I believe Matrix Revolutions surpassed the original Matrix trilogy, but only because the twins surpassed themselves. They have spent enough time among the levers of power in the Hollywood-capitalist complex to gain a better understanding of how society controls us. The first movie was rather vague, referring to a system of control and then showing a lot of violence, then came two more movies escalating the stakes and the violence, but not so much the theme. The majority of ways society controls people are non-violent, otherwise it would less of a society and more of a labor camp.

Matrix Revolutions talks about balancing hope and despair to keep us working for the “man,” keeping our dreams just out of reach but close enough we keep reaching and about how we care more about feelings than facts, both of which are pervasive elements of TV and movies. The media keeps defining heroes as people who never give up against the odds, incidentally encouraging so many people to become artists that mass media companies can treat us as disposable.
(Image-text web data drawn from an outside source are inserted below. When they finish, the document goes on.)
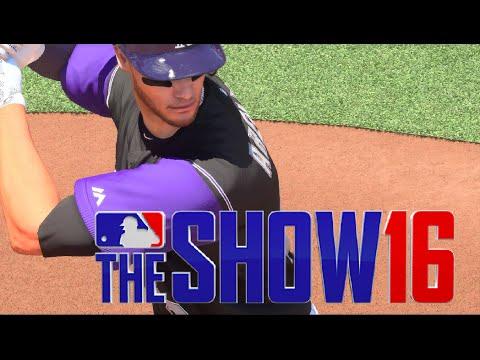 Nolan Arenado Challenge Of The Week | MLB The Show 16 Challenge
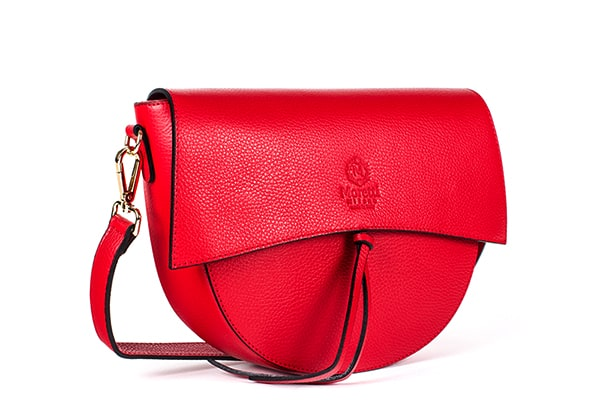 14459 Adria Handbag
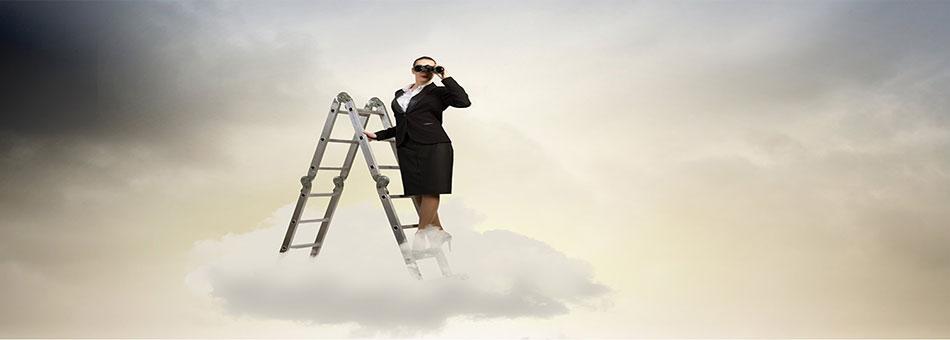 استفاده-از-اهداف-محصول-برای-تصمیم-گیری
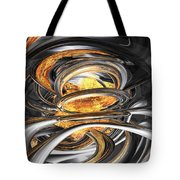 The Fire Within Abstract Tote Bag
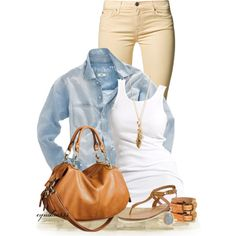A Simple Classic by cynthia335 on Polyvore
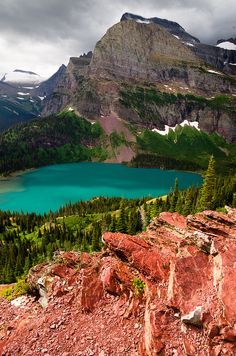 Grinell Lake, Glacier National Park, Montana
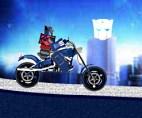Transformers Dirtbike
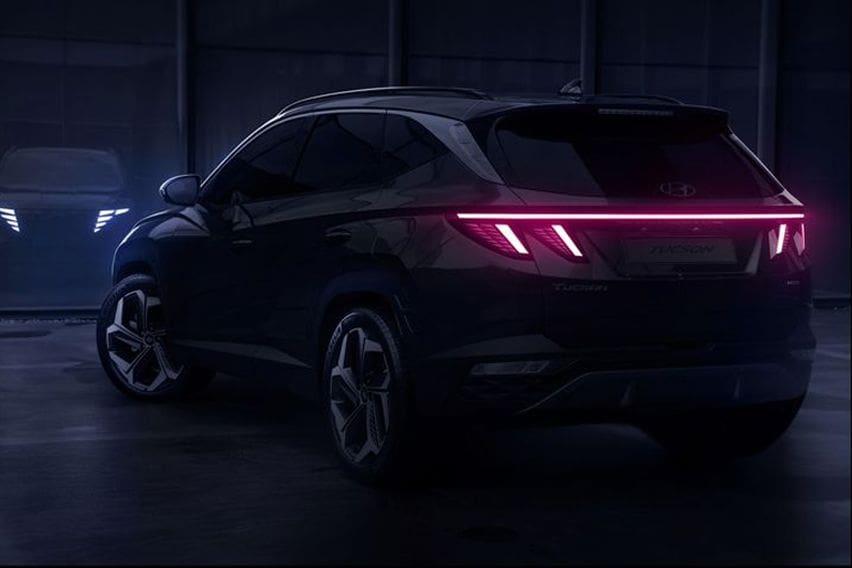 2022 Hyundai Tucson engine specs revealed unofficially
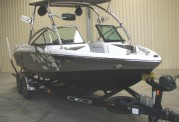 2008 Nautique 210 Super Air Team 254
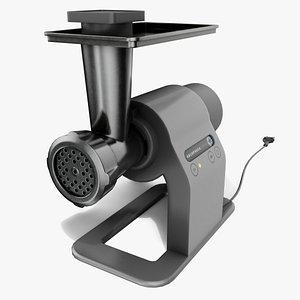 3D meat grinder electric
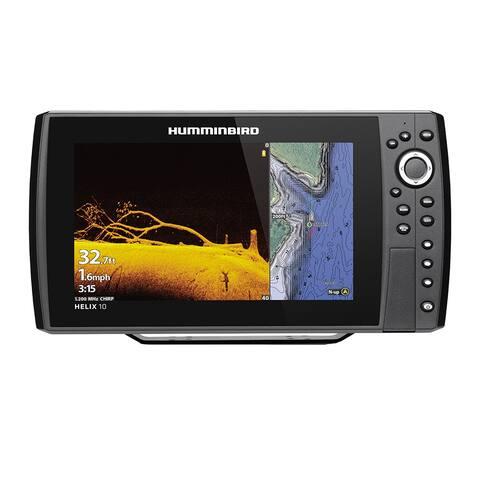 Humminbird 410880-1 HELIX 10 CHIRP Mega DI Fishfinder / GPS Combo G3N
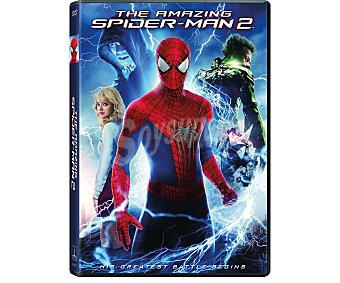 Fox´s BR Amazing Spiderman 2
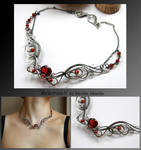 Rhiamon III- wire wrapped silver necklace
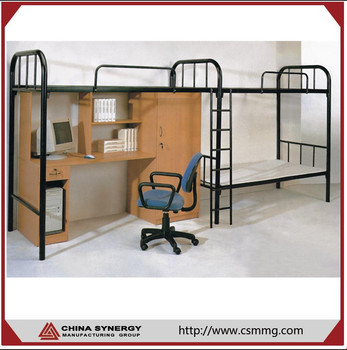 Factory Price Middle School Student Bunk Bed With Desk For Student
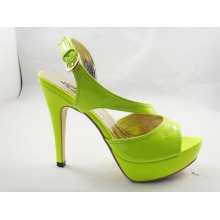 Fshion высоких каблуках сандалии для женщин (HCY03-117)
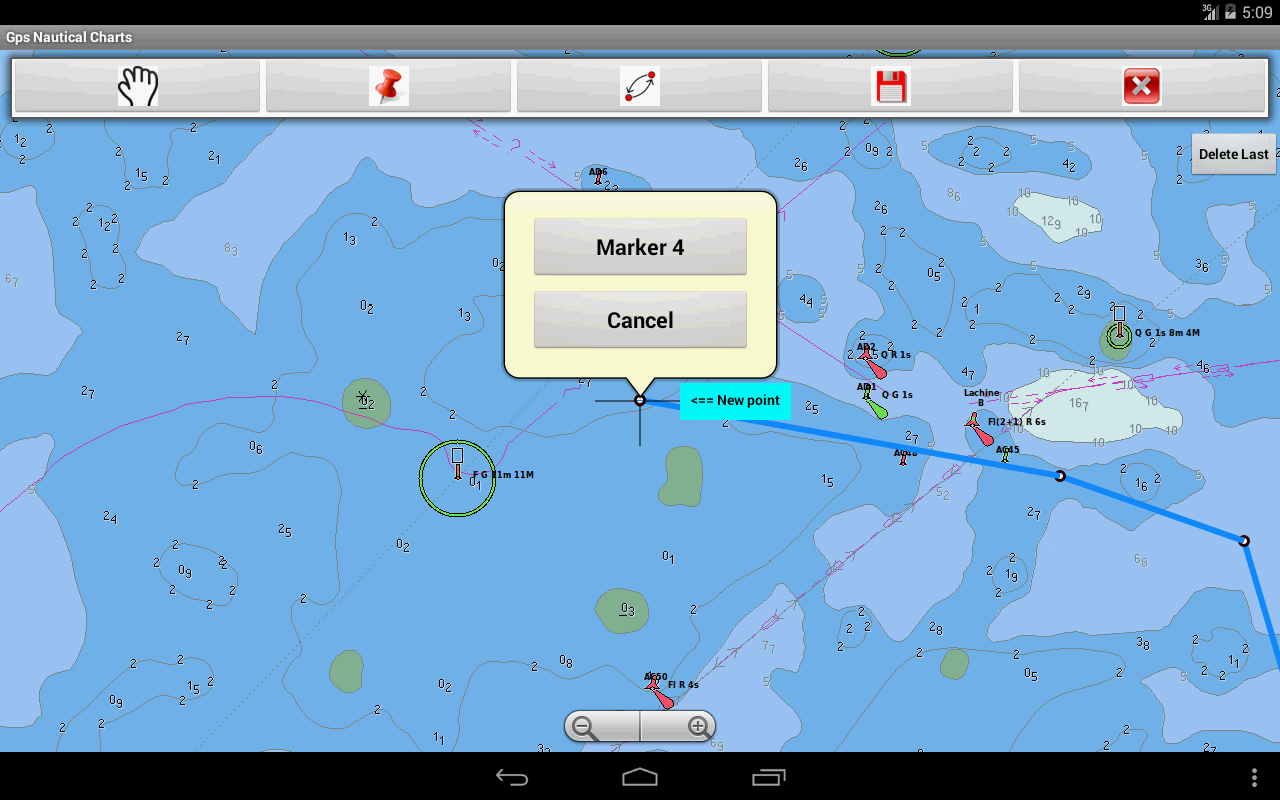 Marine Charts Netherlands Android Apps on Google Play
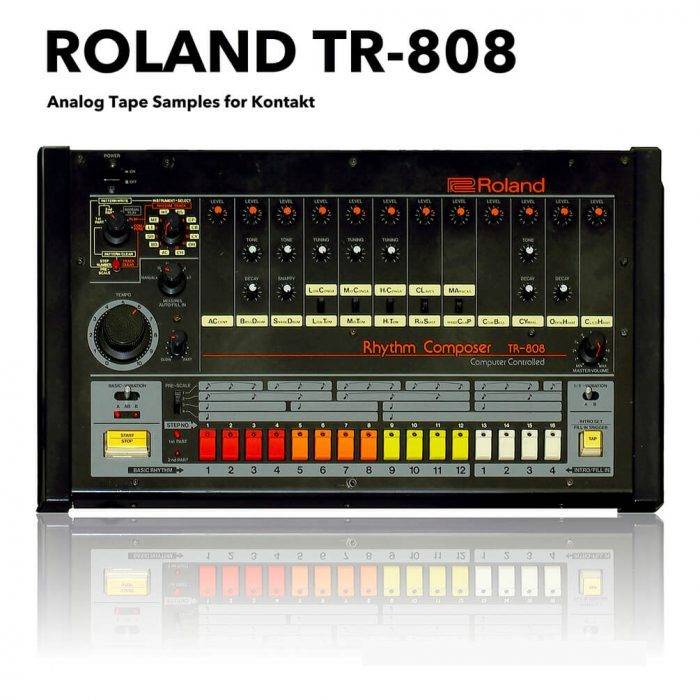 Past To Future Samples Roland TR 808 Tape
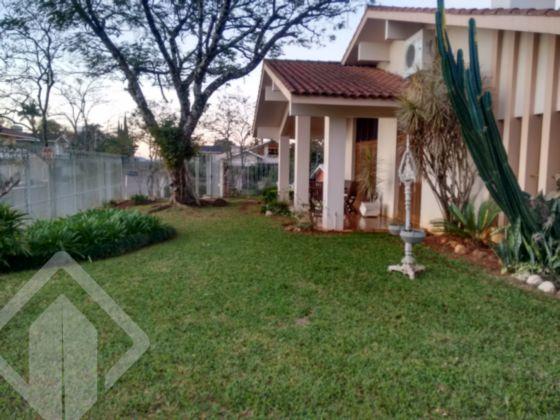 Casa de 6 dormitórios à venda em Alto Do Parque, Lajeado - RS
The art world isn’t like school, where everyone who works hard gets a good grade, it’s like the Olympics, where working hard can make you good at what you do, but no matter how hard everyone works, there are only three spots on the podium (and only so much shelf space in bookstores).

The movie talks briefly about the downsides of narrative psychology; we maintain an image of our selves by writing our own internal biographies, sometimes disregarding our own actions that contradict our self-image, which the villain of the movie calls “fiction,” and sometimes it is. I like to think of myself as an intellectual person, but I feel the lure of exciting movies; I like to think of myself as a mature person, but feel hormonal temptations like anyone else.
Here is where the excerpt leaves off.